The amazing conclusions were so perfectly understandable when viewed as a temple oriented experience that it took my breath away. The intimate and exact alignment to the sun at the equinox, and the various stages of the moon's path were reflected in the concrete structures and walls of many buildings over many miles.
Several nights ago I watched another documentary on the observatories of the ancient Mayan people in the Yucatan. Orientation to the skies and to the stars is found in the ruins of temples in Egypt, Machu Pichu in CuscoPeru pictured below:

(The Intihuatana stone is one of many ritual stones in South America. These stones are arranged to point directly at the sun during the winter solstic
Stonehenge and other stone circles in England also telling the story of  the sun and moon and other planets in our universe. These remnants of temple ruins and annual year stories are found all over the world. 

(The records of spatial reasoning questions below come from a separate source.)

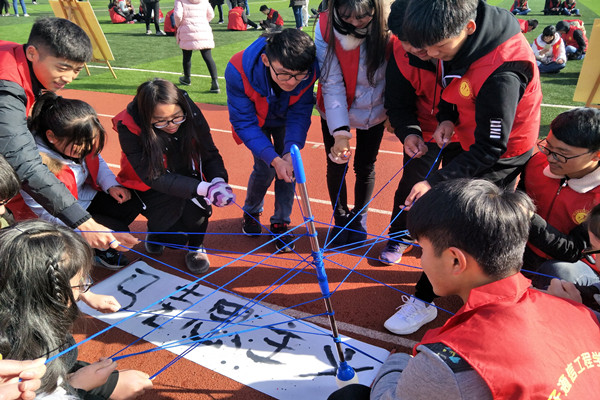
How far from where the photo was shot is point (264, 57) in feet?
8.91

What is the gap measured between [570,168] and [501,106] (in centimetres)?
56

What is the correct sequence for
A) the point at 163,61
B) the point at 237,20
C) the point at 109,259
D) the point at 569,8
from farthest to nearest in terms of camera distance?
the point at 569,8
the point at 237,20
the point at 163,61
the point at 109,259

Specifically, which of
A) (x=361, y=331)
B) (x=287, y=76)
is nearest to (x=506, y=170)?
(x=361, y=331)

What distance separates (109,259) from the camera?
10.7 ft

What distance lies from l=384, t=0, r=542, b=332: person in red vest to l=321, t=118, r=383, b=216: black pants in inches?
Answer: 33.3

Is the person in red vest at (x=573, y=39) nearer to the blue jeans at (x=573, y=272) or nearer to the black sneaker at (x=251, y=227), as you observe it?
the blue jeans at (x=573, y=272)

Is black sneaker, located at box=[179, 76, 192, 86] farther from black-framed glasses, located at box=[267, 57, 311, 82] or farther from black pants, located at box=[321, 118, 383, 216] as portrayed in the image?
black-framed glasses, located at box=[267, 57, 311, 82]

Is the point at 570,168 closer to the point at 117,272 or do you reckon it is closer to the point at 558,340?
the point at 558,340

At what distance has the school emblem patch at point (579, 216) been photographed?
2320 mm

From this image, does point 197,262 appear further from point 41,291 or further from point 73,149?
point 41,291

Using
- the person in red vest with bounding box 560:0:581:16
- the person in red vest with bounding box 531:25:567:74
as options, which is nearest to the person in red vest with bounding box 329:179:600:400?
the person in red vest with bounding box 531:25:567:74

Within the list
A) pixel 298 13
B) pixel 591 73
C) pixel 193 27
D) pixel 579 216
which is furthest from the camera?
pixel 298 13

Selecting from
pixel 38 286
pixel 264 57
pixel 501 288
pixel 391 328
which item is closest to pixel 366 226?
pixel 391 328

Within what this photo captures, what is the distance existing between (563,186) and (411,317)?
1123 millimetres
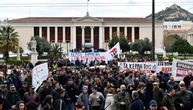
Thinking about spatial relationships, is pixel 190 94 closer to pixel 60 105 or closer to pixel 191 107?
pixel 191 107

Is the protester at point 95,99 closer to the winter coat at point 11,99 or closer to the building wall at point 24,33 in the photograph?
the winter coat at point 11,99

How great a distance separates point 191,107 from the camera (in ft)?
48.2

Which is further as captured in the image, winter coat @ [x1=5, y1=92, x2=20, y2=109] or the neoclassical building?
the neoclassical building

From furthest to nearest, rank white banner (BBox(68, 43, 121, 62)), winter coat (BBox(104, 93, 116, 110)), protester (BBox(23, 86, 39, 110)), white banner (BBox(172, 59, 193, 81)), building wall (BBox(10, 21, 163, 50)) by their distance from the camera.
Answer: building wall (BBox(10, 21, 163, 50)) < white banner (BBox(68, 43, 121, 62)) < white banner (BBox(172, 59, 193, 81)) < winter coat (BBox(104, 93, 116, 110)) < protester (BBox(23, 86, 39, 110))

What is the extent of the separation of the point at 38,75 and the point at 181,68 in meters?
4.83

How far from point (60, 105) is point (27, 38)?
122m

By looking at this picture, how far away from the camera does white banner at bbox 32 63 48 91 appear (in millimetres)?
16375

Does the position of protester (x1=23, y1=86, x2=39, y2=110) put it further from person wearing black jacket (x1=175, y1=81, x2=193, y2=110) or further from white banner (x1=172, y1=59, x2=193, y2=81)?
white banner (x1=172, y1=59, x2=193, y2=81)

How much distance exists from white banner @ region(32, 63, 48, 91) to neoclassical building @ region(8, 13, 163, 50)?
11759cm

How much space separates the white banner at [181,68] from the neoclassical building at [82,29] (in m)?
116

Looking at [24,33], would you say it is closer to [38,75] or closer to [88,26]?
[88,26]

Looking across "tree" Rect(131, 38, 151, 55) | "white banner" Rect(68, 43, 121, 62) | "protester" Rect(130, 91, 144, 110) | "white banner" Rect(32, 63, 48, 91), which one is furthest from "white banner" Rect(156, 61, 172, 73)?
"tree" Rect(131, 38, 151, 55)

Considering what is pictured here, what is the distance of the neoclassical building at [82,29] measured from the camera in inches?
5340

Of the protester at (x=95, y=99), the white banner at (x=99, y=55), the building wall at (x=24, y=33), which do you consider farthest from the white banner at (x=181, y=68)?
the building wall at (x=24, y=33)
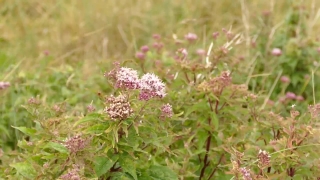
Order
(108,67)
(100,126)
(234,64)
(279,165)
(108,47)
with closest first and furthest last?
1. (100,126)
2. (279,165)
3. (234,64)
4. (108,67)
5. (108,47)

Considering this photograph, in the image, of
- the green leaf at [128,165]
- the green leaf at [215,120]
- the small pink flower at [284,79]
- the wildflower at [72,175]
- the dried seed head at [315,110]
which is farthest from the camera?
the small pink flower at [284,79]

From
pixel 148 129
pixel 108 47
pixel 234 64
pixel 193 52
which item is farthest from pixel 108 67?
pixel 108 47

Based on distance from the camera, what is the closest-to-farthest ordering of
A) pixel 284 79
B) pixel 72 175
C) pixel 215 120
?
pixel 72 175, pixel 215 120, pixel 284 79

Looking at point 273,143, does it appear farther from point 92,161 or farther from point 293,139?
point 92,161

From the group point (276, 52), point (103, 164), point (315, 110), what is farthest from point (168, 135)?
point (276, 52)

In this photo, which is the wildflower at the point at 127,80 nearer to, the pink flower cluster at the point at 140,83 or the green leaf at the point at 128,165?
the pink flower cluster at the point at 140,83

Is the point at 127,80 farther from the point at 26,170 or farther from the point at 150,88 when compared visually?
the point at 26,170

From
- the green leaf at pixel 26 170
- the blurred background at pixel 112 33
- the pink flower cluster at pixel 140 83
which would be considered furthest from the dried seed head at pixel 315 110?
the blurred background at pixel 112 33
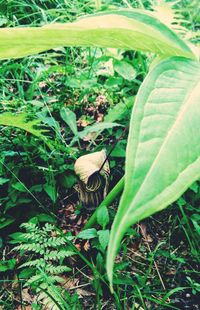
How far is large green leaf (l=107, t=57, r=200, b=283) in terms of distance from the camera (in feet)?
1.52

Abraham learns about the sun, moon, and stars in Chapter 3 of the Book of Abraham in our Pearl of Great Price.
SCRIPTURE: "It is given unto thee to know the set time of all the stars that are set to give light, until thou come near unto the throne of God." --Abraham 3:10 
          Then God tells the story of His plan of Creation to Abraham in Chapter 4 with the explanation of man's part in it. This is such a treasure for the understanding of our place in the universe.
SCRIPTURE: "And the Gods organized the lights in the expanse of the heaven and caused them to divide the day from the night; and organized them to be for signs and for seasons, and for days and for years; And organized them to be for lights in the expanse of the heaven to give light upon the earth; and it was so."
--Abraham 4:14-15
          We have been promised that in the latter days that all things will be restored and hidden things will be revealed. The prophets have all focused on the temple and the message that they specifically were supposed to impart as part of their earthly mission. They wrote these things down and we have them as our scriptures. They have hidden treasures of knowledge within them, but we must dig for these treasures. We must desire that God will open the understanding of our minds with the Light of Christ.

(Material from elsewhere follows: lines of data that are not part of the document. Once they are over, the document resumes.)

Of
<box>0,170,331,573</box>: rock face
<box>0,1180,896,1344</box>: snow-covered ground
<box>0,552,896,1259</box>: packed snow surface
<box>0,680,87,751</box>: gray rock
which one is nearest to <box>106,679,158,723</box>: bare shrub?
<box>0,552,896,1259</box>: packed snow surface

          This BEE is returning to the important book of Isaiah as a genealogist to report where you can look to find the hidden treasures in his writing that I have found. I hope you can stay with me as we wander from one pollen laden flower to another in search of the light and truth there. I will dance my heart out at the hive to communicate where the sources of this treasure are buried within the scriptures.